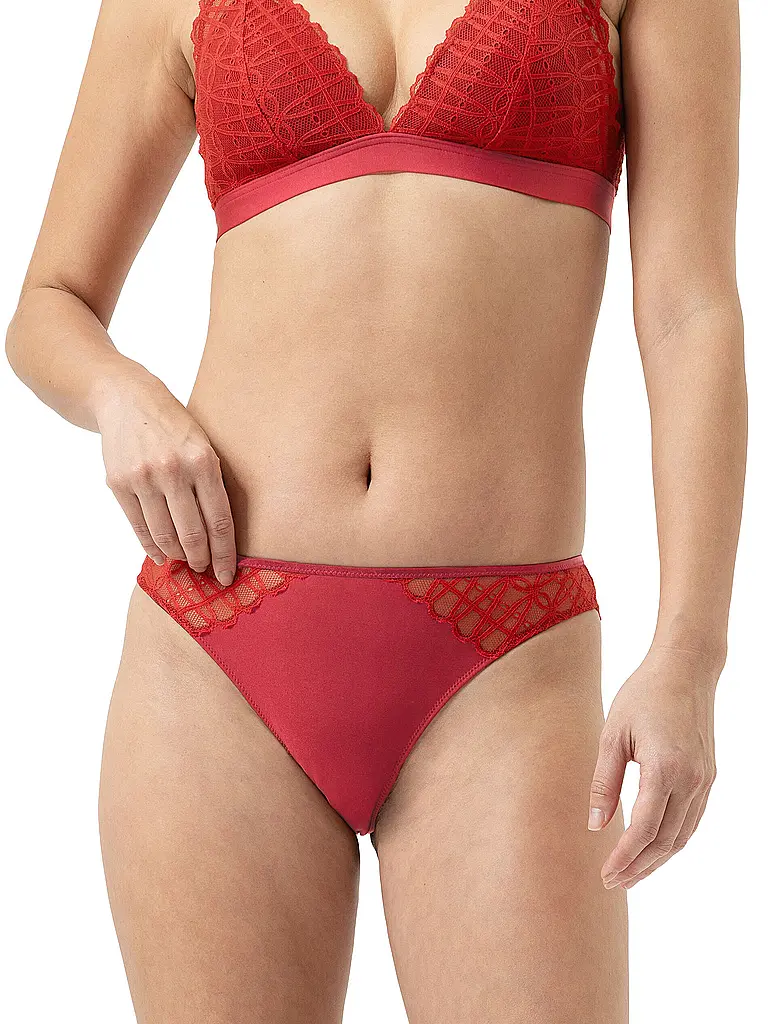 MEY | Slip POETRY TEMPTATION rosso gala | Rosso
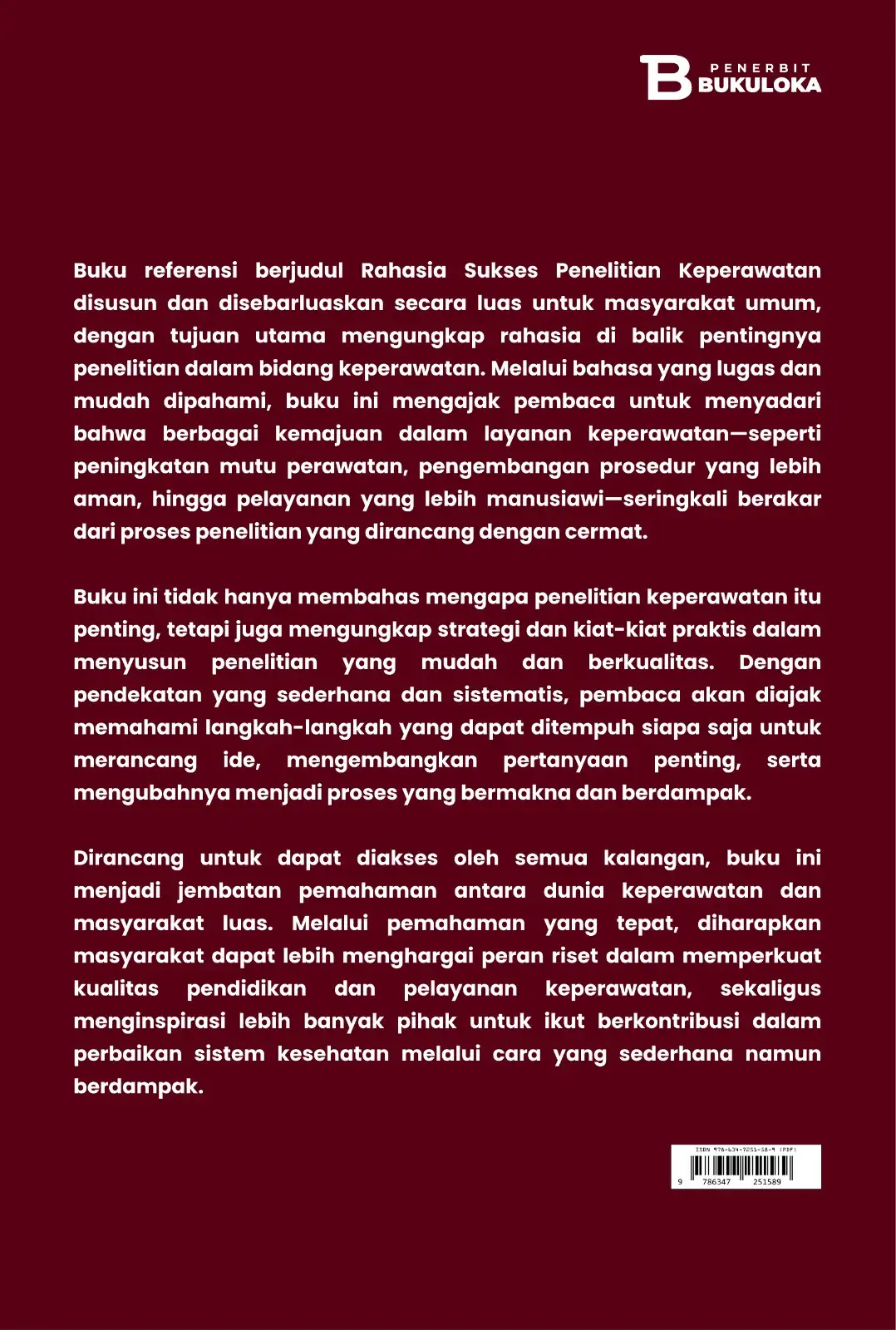 Rahasia Sukses Penelitian Keperawatan 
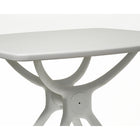 Dura Housewares - Table de bistro carrée Granada - blanc-Construction durable en polypropylène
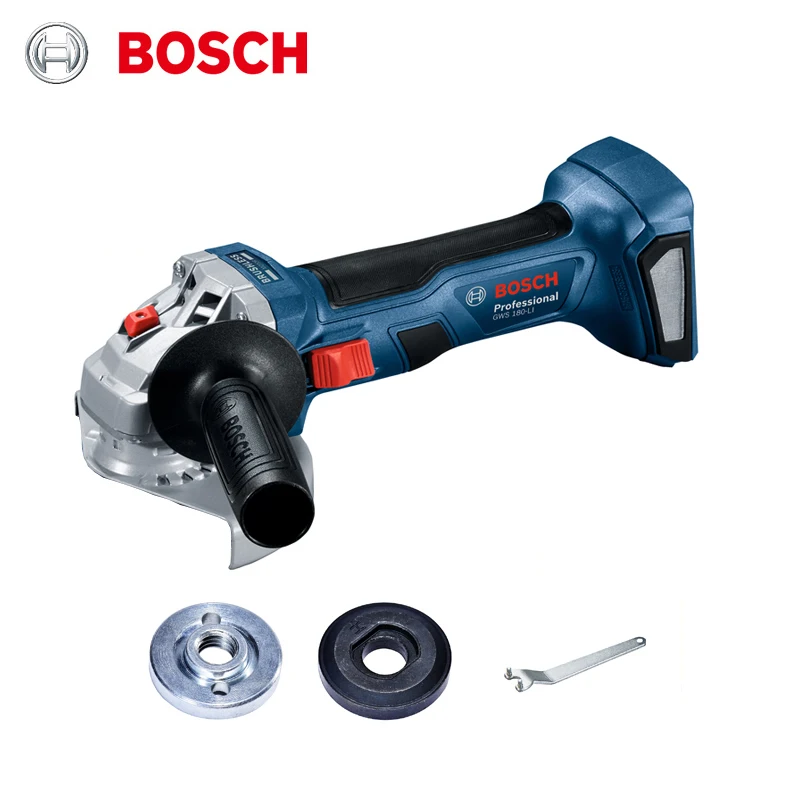 Bosch-rebarbadora sem Escova Recarregável sem Fio Portátil 18v Moagem Máquina de Corte Polidora Ferramentas Elétricas Gws180-li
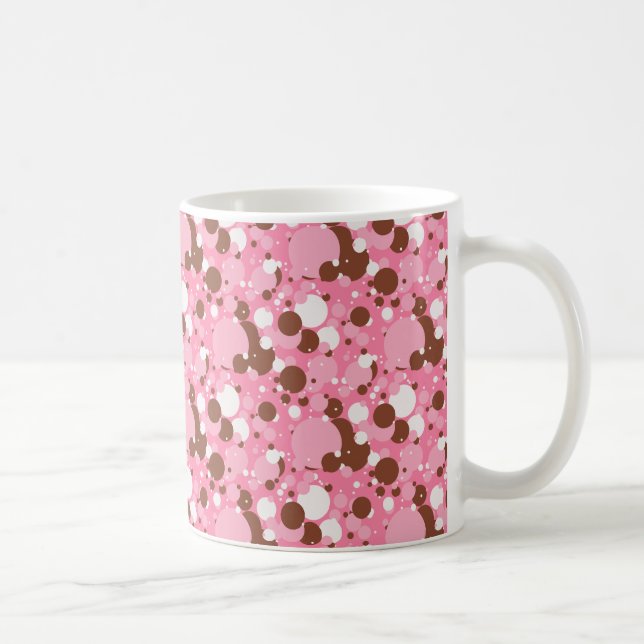 Taza De Café Puntos napolitanos 02 BOMBA DE CAFÉ rosado oscuro- (Derecha)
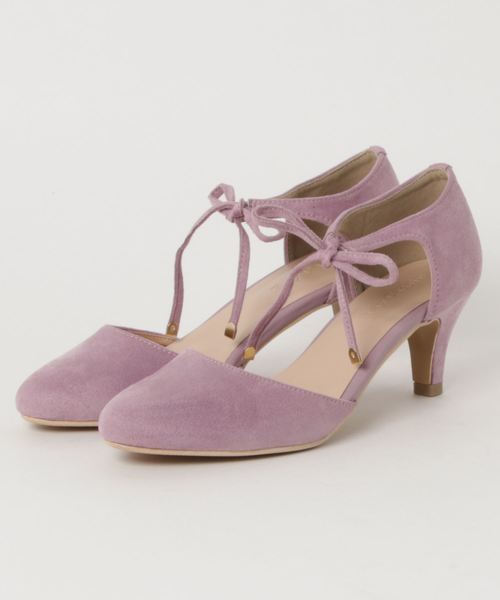 Ray Cassin レイカズン の アンクルリボンセパレートパンプス パンプス Wear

§ **Problem to work on**
Print each record exactly as it stands, omitting the pictures.

§ **Output of the exercise**
 MEY | Slip POETRY TEMPTATION rosso gala | Rosso
 Rahasia Sukses Penelitian Keperawatan 
 Dura Housewares - Table de bistro carrée Granada - blanc-Construction durable en polypropylène
 Bosch-rebarbadora sem Escova Recarregável sem Fio Portátil 18v Moagem Máquina de Corte Polidora Ferramentas Elétricas Gws180-li
 Taza De Café Puntos napolitanos 02 BOMBA DE CAFÉ rosado oscuro- (Derecha)
 Ray Cassin レイカズン の アンクルリボンセパレートパンプス パンプス Wear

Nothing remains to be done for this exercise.